Activity :: Each line below must be set down exactly as it stands.

Supplied records ::
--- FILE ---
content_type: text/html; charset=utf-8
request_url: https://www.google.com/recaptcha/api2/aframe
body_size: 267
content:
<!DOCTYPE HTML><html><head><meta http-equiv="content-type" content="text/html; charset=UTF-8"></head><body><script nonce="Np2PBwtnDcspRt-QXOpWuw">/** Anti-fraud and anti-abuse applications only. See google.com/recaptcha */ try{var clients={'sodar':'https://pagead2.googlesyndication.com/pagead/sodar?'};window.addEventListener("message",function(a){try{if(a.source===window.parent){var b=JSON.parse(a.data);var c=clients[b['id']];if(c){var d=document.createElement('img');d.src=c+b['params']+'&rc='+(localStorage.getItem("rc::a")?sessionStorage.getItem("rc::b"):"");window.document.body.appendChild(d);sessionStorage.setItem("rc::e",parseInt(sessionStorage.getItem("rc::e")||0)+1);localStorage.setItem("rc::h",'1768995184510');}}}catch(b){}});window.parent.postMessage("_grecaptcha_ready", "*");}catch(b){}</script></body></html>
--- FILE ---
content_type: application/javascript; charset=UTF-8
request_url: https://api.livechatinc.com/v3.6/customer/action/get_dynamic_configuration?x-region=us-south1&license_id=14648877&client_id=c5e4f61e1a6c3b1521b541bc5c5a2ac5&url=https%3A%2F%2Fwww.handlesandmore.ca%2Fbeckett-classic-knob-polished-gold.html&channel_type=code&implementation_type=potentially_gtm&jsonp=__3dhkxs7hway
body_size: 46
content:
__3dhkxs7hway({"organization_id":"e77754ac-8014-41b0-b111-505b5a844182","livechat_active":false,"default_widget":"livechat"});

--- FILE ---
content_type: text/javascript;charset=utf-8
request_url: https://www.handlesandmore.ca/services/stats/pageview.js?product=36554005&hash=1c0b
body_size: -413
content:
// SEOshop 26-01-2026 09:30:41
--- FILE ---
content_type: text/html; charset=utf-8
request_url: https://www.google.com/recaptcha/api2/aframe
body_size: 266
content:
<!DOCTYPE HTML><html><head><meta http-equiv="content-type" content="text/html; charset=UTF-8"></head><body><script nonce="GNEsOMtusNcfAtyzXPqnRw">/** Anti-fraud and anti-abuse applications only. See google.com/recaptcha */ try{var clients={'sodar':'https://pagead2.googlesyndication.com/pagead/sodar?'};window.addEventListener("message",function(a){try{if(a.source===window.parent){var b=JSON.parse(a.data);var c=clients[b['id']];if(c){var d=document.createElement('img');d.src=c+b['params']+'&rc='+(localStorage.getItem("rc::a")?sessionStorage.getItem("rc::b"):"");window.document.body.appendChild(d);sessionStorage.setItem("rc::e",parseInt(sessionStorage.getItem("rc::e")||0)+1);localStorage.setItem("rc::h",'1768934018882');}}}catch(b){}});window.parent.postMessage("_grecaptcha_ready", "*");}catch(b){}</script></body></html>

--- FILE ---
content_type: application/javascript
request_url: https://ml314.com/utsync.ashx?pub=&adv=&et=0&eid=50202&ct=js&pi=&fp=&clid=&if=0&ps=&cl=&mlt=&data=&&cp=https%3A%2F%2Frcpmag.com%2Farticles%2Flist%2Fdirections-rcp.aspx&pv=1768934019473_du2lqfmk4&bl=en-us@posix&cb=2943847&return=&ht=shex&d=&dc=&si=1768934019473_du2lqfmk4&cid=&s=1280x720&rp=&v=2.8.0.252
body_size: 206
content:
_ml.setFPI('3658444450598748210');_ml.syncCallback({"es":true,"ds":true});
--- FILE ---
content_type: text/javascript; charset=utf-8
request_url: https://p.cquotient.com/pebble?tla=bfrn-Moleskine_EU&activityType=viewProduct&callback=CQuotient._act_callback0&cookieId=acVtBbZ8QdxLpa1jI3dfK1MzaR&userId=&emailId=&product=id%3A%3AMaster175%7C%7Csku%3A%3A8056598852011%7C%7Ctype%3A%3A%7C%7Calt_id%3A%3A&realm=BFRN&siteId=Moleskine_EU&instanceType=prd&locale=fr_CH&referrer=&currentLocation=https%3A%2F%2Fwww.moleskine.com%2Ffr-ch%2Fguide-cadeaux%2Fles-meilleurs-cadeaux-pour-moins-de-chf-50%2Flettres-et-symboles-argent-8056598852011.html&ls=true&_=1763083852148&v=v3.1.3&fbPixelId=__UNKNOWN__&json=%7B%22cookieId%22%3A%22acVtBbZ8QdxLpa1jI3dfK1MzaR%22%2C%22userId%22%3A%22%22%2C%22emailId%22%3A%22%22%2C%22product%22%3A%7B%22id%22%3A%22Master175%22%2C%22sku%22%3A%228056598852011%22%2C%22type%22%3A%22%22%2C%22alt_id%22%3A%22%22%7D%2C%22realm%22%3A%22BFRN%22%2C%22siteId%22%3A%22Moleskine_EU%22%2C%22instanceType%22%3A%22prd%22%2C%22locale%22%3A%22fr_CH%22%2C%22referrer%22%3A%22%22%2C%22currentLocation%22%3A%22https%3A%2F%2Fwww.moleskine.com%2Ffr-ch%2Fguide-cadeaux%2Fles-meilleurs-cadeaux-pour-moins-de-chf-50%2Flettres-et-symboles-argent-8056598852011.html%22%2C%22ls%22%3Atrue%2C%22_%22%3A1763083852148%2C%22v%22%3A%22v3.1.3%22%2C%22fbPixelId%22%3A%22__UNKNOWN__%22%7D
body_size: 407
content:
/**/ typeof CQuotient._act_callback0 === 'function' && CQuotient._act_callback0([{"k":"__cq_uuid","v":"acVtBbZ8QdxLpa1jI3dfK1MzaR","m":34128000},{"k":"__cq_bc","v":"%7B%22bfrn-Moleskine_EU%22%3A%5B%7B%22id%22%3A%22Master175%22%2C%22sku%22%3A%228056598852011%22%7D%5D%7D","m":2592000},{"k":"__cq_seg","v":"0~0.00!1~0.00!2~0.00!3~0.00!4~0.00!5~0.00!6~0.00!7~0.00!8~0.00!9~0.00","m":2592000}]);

Written answer ::
--- FILE ---
content_type: text/html; charset=utf-8
request_url: https://www.google.com/recaptcha/api2/aframe
body_size: 267
content:
<!DOCTYPE HTML><html><head><meta http-equiv="content-type" content="text/html; charset=UTF-8"></head><body><script nonce="Np2PBwtnDcspRt-QXOpWuw">/** Anti-fraud and anti-abuse applications only. See google.com/recaptcha */ try{var clients={'sodar':'https://pagead2.googlesyndication.com/pagead/sodar?'};window.addEventListener("message",function(a){try{if(a.source===window.parent){var b=JSON.parse(a.data);var c=clients[b['id']];if(c){var d=document.createElement('img');d.src=c+b['params']+'&rc='+(localStorage.getItem("rc::a")?sessionStorage.getItem("rc::b"):"");window.document.body.appendChild(d);sessionStorage.setItem("rc::e",parseInt(sessionStorage.getItem("rc::e")||0)+1);localStorage.setItem("rc::h",'1768995184510');}}}catch(b){}});window.parent.postMessage("_grecaptcha_ready", "*");}catch(b){}</script></body></html>
--- FILE ---
content_type: application/javascript; charset=UTF-8
request_url: https://api.livechatinc.com/v3.6/customer/action/get_dynamic_configuration?x-region=us-south1&license_id=14648877&client_id=c5e4f61e1a6c3b1521b541bc5c5a2ac5&url=https%3A%2F%2Fwww.handlesandmore.ca%2Fbeckett-classic-knob-polished-gold.html&channel_type=code&implementation_type=potentially_gtm&jsonp=__3dhkxs7hway
body_size: 46
content:
__3dhkxs7hway({"organization_id":"e77754ac-8014-41b0-b111-505b5a844182","livechat_active":false,"default_widget":"livechat"});

--- FILE ---
content_type: text/javascript;charset=utf-8
request_url: https://www.handlesandmore.ca/services/stats/pageview.js?product=36554005&hash=1c0b
body_size: -413
content:
// SEOshop 26-01-2026 09:30:41
--- FILE ---
content_type: text/html; charset=utf-8
request_url: https://www.google.com/recaptcha/api2/aframe
body_size: 266
content:
<!DOCTYPE HTML><html><head><meta http-equiv="content-type" content="text/html; charset=UTF-8"></head><body><script nonce="GNEsOMtusNcfAtyzXPqnRw">/** Anti-fraud and anti-abuse applications only. See google.com/recaptcha */ try{var clients={'sodar':'https://pagead2.googlesyndication.com/pagead/sodar?'};window.addEventListener("message",function(a){try{if(a.source===window.parent){var b=JSON.parse(a.data);var c=clients[b['id']];if(c){var d=document.createElement('img');d.src=c+b['params']+'&rc='+(localStorage.getItem("rc::a")?sessionStorage.getItem("rc::b"):"");window.document.body.appendChild(d);sessionStorage.setItem("rc::e",parseInt(sessionStorage.getItem("rc::e")||0)+1);localStorage.setItem("rc::h",'1768934018882');}}}catch(b){}});window.parent.postMessage("_grecaptcha_ready", "*");}catch(b){}</script></body></html>

--- FILE ---
content_type: application/javascript
request_url: https://ml314.com/utsync.ashx?pub=&adv=&et=0&eid=50202&ct=js&pi=&fp=&clid=&if=0&ps=&cl=&mlt=&data=&&cp=https%3A%2F%2Frcpmag.com%2Farticles%2Flist%2Fdirections-rcp.aspx&pv=1768934019473_du2lqfmk4&bl=en-us@posix&cb=2943847&return=&ht=shex&d=&dc=&si=1768934019473_du2lqfmk4&cid=&s=1280x720&rp=&v=2.8.0.252
body_size: 206
content:
_ml.setFPI('3658444450598748210');_ml.syncCallback({"es":true,"ds":true});
--- FILE ---
content_type: text/javascript; charset=utf-8
request_url: https://p.cquotient.com/pebble?tla=bfrn-Moleskine_EU&activityType=viewProduct&callback=CQuotient._act_callback0&cookieId=acVtBbZ8QdxLpa1jI3dfK1MzaR&userId=&emailId=&product=id%3A%3AMaster175%7C%7Csku%3A%3A8056598852011%7C%7Ctype%3A%3A%7C%7Calt_id%3A%3A&realm=BFRN&siteId=Moleskine_EU&instanceType=prd&locale=fr_CH&referrer=&currentLocation=https%3A%2F%2Fwww.moleskine.com%2Ffr-ch%2Fguide-cadeaux%2Fles-meilleurs-cadeaux-pour-moins-de-chf-50%2Flettres-et-symboles-argent-8056598852011.html&ls=true&_=1763083852148&v=v3.1.3&fbPixelId=__UNKNOWN__&json=%7B%22cookieId%22%3A%22acVtBbZ8QdxLpa1jI3dfK1MzaR%22%2C%22userId%22%3A%22%22%2C%22emailId%22%3A%22%22%2C%22product%22%3A%7B%22id%22%3A%22Master175%22%2C%22sku%22%3A%228056598852011%22%2C%22type%22%3A%22%22%2C%22alt_id%22%3A%22%22%7D%2C%22realm%22%3A%22BFRN%22%2C%22siteId%22%3A%22Moleskine_EU%22%2C%22instanceType%22%3A%22prd%22%2C%22locale%22%3A%22fr_CH%22%2C%22referrer%22%3A%22%22%2C%22currentLocation%22%3A%22https%3A%2F%2Fwww.moleskine.com%2Ffr-ch%2Fguide-cadeaux%2Fles-meilleurs-cadeaux-pour-moins-de-chf-50%2Flettres-et-symboles-argent-8056598852011.html%22%2C%22ls%22%3Atrue%2C%22_%22%3A1763083852148%2C%22v%22%3A%22v3.1.3%22%2C%22fbPixelId%22%3A%22__UNKNOWN__%22%7D
body_size: 407
content:
/**/ typeof CQuotient._act_callback0 === 'function' && CQuotient._act_callback0([{"k":"__cq_uuid","v":"acVtBbZ8QdxLpa1jI3dfK1MzaR","m":34128000},{"k":"__cq_bc","v":"%7B%22bfrn-Moleskine_EU%22%3A%5B%7B%22id%22%3A%22Master175%22%2C%22sku%22%3A%228056598852011%22%7D%5D%7D","m":2592000},{"k":"__cq_seg","v":"0~0.00!1~0.00!2~0.00!3~0.00!4~0.00!5~0.00!6~0.00!7~0.00!8~0.00!9~0.00","m":2592000}]);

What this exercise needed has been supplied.